Dans cette même année (1432), les Bohémiens envoyèrent une ambassade au roi de Pologne dont les Calixtins eussent préféré la protection, et la royauté au besoin, à celles de l’empereur Sigismond. Outre leur sympathie pour un prince de leur langue, c’est-à-dire de la famille slave, ils sentaient bien que ce prince, récemment converti à la foi chrétienne, serait moins chatouilleux qu’un prince du Saint-Empire sur les articles de la foi. Ils donnèrent donc pour prétexte à leur ambassade la réconciliation de Koribut, et l’offre de secourir la Pologne contre la Prusse, les Lithuaniens révoltés, les Chevaliers teutoniques, les Valaques et les Tartares qui la menaçaient de tous côtés. Le Polonais écouta favorablement leurs députés, et défendit à ses prélats de prononcer contre eux l’interdit, cette insultante prohibition du service divin dans les lieux souillés par leur présence, qui jusqu’alors les avait accompagnés et irrités dans tous leurs voyages à l’étranger. Wladislas regardait le secours d’une armée taborite comme une grande chance de salut, et il motiva sa tolérance envers l’héresie sur le sauf-conduit du concile qui révoquait l’interdit et les admettait à réconciliation. Mais il y avait à Cracovie un évêque nommé Sbinko, homme d’une orthodoxie farouche et d’un caractère héroïque, qui résista au roi, brava ses menaces, lui tint les discours les plus hardis, et fulmina l’interdit avec toute l’audace de la primitive Église. Ce débat eut de longues et remarquables conséquences. Le roi penchait à coup sûr vers le hussitisme ; car cette doctrine faisait de grands progrès dans le monde, et Wladislas souffrait qu’un prêtre bohémien prêchât les idées de Wicklef en sa présence.

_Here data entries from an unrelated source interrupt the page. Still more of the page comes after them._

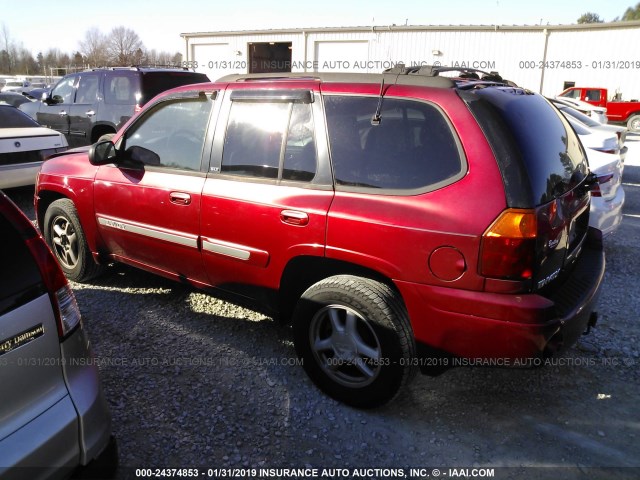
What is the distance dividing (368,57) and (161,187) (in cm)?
2485

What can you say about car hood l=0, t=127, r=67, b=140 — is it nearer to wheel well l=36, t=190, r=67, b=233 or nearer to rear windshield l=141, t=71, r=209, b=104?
rear windshield l=141, t=71, r=209, b=104

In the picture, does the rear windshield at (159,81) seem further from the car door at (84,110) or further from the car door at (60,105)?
the car door at (60,105)

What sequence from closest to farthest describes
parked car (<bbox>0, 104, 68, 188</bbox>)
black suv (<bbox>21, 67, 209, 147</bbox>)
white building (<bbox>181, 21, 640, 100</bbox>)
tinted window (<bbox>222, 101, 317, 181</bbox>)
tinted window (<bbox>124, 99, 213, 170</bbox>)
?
tinted window (<bbox>222, 101, 317, 181</bbox>) < tinted window (<bbox>124, 99, 213, 170</bbox>) < parked car (<bbox>0, 104, 68, 188</bbox>) < black suv (<bbox>21, 67, 209, 147</bbox>) < white building (<bbox>181, 21, 640, 100</bbox>)

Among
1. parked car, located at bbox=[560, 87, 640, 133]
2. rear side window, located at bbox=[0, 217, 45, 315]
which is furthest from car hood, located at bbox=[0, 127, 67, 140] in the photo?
parked car, located at bbox=[560, 87, 640, 133]

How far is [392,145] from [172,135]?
1789mm

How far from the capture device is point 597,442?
2.64 m

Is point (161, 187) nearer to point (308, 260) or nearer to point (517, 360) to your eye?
point (308, 260)

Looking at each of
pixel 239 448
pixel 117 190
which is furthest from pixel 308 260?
pixel 117 190

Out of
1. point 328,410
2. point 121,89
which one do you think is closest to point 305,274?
point 328,410

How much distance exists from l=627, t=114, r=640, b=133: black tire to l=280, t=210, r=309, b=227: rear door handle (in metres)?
23.4

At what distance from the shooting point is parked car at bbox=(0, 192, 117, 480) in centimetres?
162

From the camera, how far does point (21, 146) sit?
Answer: 6816 mm

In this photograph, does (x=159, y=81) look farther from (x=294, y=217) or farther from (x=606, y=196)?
(x=606, y=196)

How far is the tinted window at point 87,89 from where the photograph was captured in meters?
8.93
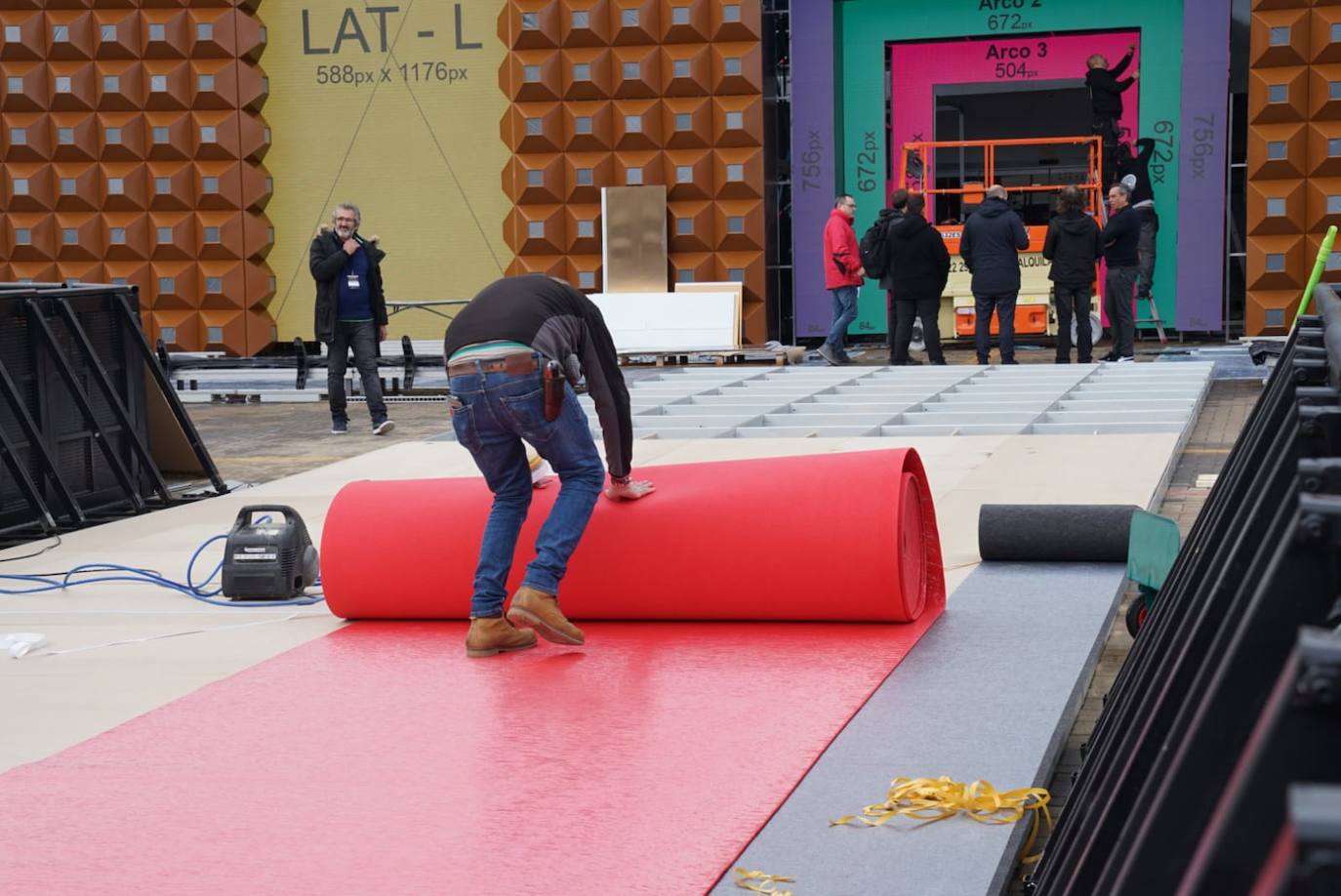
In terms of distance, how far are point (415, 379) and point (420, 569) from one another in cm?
986

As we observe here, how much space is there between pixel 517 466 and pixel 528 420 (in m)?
0.25

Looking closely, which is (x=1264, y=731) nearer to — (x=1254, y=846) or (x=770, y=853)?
(x=1254, y=846)

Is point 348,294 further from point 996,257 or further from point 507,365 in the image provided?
point 507,365

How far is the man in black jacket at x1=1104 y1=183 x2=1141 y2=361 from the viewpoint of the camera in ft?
44.5

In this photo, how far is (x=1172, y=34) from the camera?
15.4 meters

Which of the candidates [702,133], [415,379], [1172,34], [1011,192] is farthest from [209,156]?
[1172,34]

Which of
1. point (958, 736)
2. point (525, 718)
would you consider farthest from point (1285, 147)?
point (525, 718)

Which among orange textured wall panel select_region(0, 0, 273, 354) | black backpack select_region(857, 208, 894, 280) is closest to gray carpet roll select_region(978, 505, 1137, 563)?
black backpack select_region(857, 208, 894, 280)

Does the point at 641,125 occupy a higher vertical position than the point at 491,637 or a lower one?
higher

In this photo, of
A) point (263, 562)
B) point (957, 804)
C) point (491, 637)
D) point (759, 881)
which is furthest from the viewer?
point (263, 562)

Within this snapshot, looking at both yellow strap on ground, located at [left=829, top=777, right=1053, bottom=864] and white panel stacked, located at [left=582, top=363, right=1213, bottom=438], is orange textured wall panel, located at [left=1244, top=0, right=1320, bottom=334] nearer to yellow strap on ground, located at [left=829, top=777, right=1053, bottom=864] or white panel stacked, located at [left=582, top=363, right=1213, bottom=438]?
white panel stacked, located at [left=582, top=363, right=1213, bottom=438]

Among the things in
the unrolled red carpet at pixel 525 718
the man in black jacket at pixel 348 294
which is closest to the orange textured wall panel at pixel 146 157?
the man in black jacket at pixel 348 294

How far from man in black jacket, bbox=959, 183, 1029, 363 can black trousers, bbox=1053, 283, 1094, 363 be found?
1.29 ft

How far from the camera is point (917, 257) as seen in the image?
1383 cm
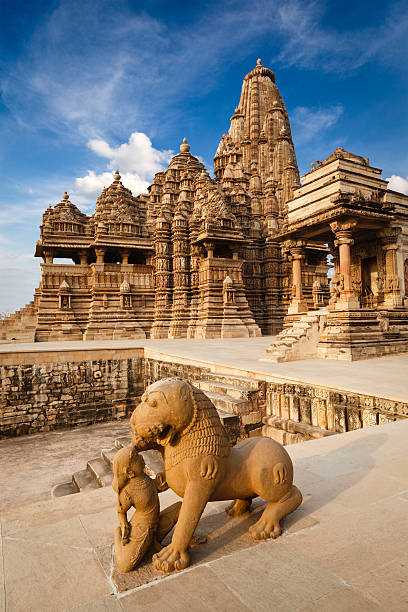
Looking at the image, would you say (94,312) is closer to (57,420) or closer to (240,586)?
(57,420)

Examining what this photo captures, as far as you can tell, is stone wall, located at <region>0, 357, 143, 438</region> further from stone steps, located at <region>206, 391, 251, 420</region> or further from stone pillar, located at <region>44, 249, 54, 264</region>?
stone pillar, located at <region>44, 249, 54, 264</region>

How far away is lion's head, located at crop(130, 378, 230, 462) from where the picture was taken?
2.09 metres

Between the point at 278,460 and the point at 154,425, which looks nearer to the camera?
the point at 154,425

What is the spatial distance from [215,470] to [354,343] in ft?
27.4

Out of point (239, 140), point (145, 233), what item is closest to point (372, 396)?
point (145, 233)

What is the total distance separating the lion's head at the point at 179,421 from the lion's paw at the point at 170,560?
460 mm

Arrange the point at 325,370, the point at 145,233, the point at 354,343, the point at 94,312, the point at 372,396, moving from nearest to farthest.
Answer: the point at 372,396 < the point at 325,370 < the point at 354,343 < the point at 94,312 < the point at 145,233

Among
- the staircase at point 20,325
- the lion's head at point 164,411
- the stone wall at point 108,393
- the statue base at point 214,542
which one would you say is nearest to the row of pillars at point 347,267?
the stone wall at point 108,393

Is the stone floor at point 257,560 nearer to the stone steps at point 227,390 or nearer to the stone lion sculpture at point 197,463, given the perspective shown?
the stone lion sculpture at point 197,463

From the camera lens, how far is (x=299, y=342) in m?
9.52

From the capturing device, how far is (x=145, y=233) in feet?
73.8

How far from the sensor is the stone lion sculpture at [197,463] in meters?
2.07

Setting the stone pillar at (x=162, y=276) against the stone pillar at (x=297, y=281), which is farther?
the stone pillar at (x=162, y=276)

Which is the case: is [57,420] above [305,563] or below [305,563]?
below
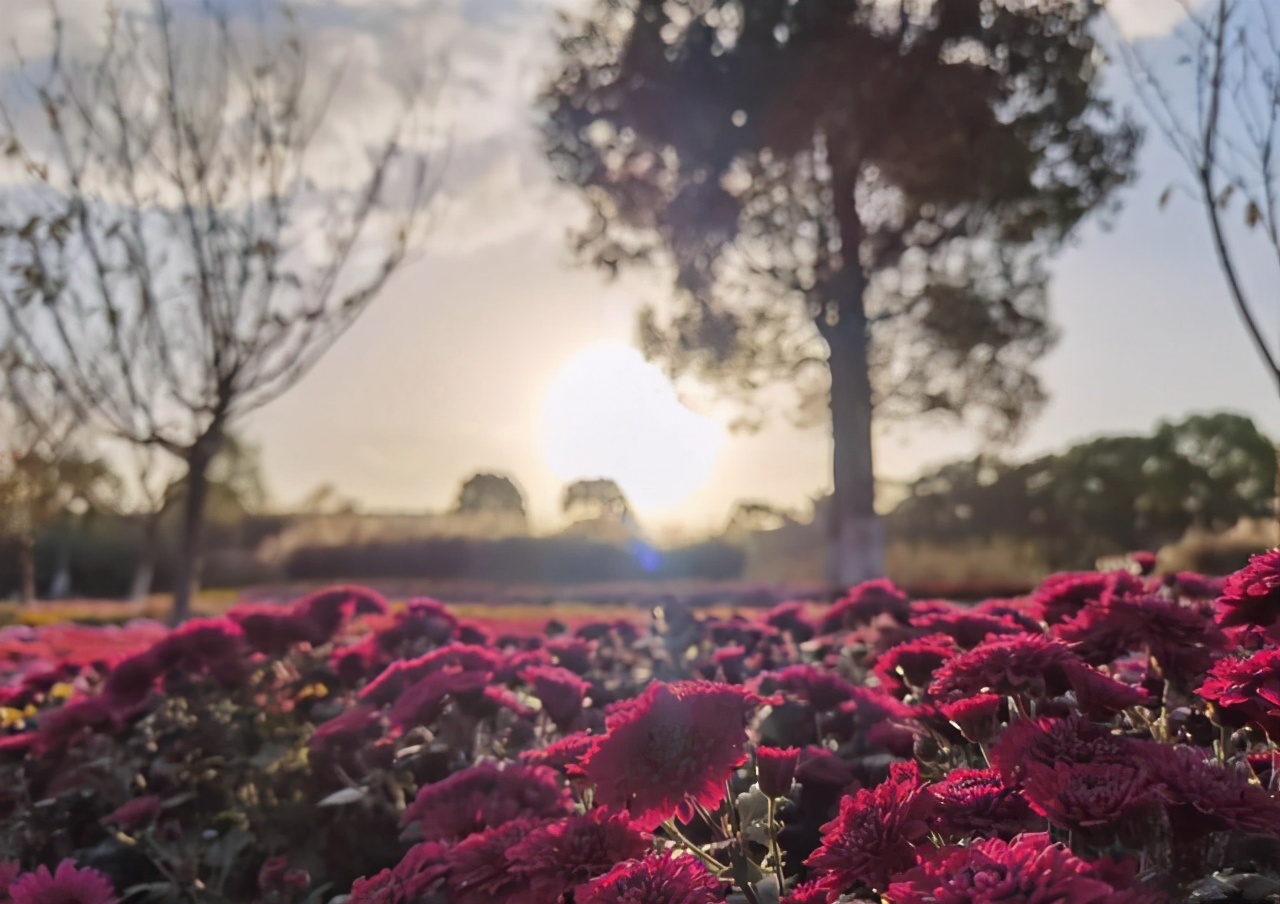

Une chaude querelle s’engagea entre l’université de Cracovie et le roi de Pologne ; et, l’avis de Sbinko ayant triomphé, le monarque slave irrité résolut de faire assassiner Sbinko. Bien que ce fait nous écarte un peu de la scène principale, comme il ressort de notre sujet, et qu’il montre une belle figure historique dans l’Église romaine, à cette époque où elles y sont fort rares, nous ne l’omettrons pas. « Il y eut des gens qui persuadèrent le roi de faire mourir l’évêque de Cracovie. Les bourreaux étaient déjà tout prêts pour l’exécution la nuit, lorsque le palatin de Cracovie en avertit le prélat. « Je vous suis fort obligé de l’avis charitable que vous me donnez, répondit celui-ci, mais je ne veux point fuir, ni rien changer dans ma conduite. Je me tiendrai tranquille dans le lit où j’ai accoutumé de coucher, sans avoir personne qui me garde. J’entrerai dans l’église à minuit pour célébrer les louanges de Dieu, avec un prêtre et un homme de chambre, et je ne détournerai pas ma tête de la main du bourreau. Je souhaite seulement que cette victime soit agréable à Dieu. » Cependant l’exécution ne se fit point, quoique Sbinko ne prît aucune précaution. Ce Sbinko était guerrier aussi, comme l’évêque de fer. Il avait marché plusieurs fois contre Koribut, lorsqu’il se permettait des excursions sur la frontière de Pologne, et en toute occasion il s’opposa à la réconciliation de ce prince, qui eût probablement entraîné Wladislas dans les intérêts de la Bohême hussite.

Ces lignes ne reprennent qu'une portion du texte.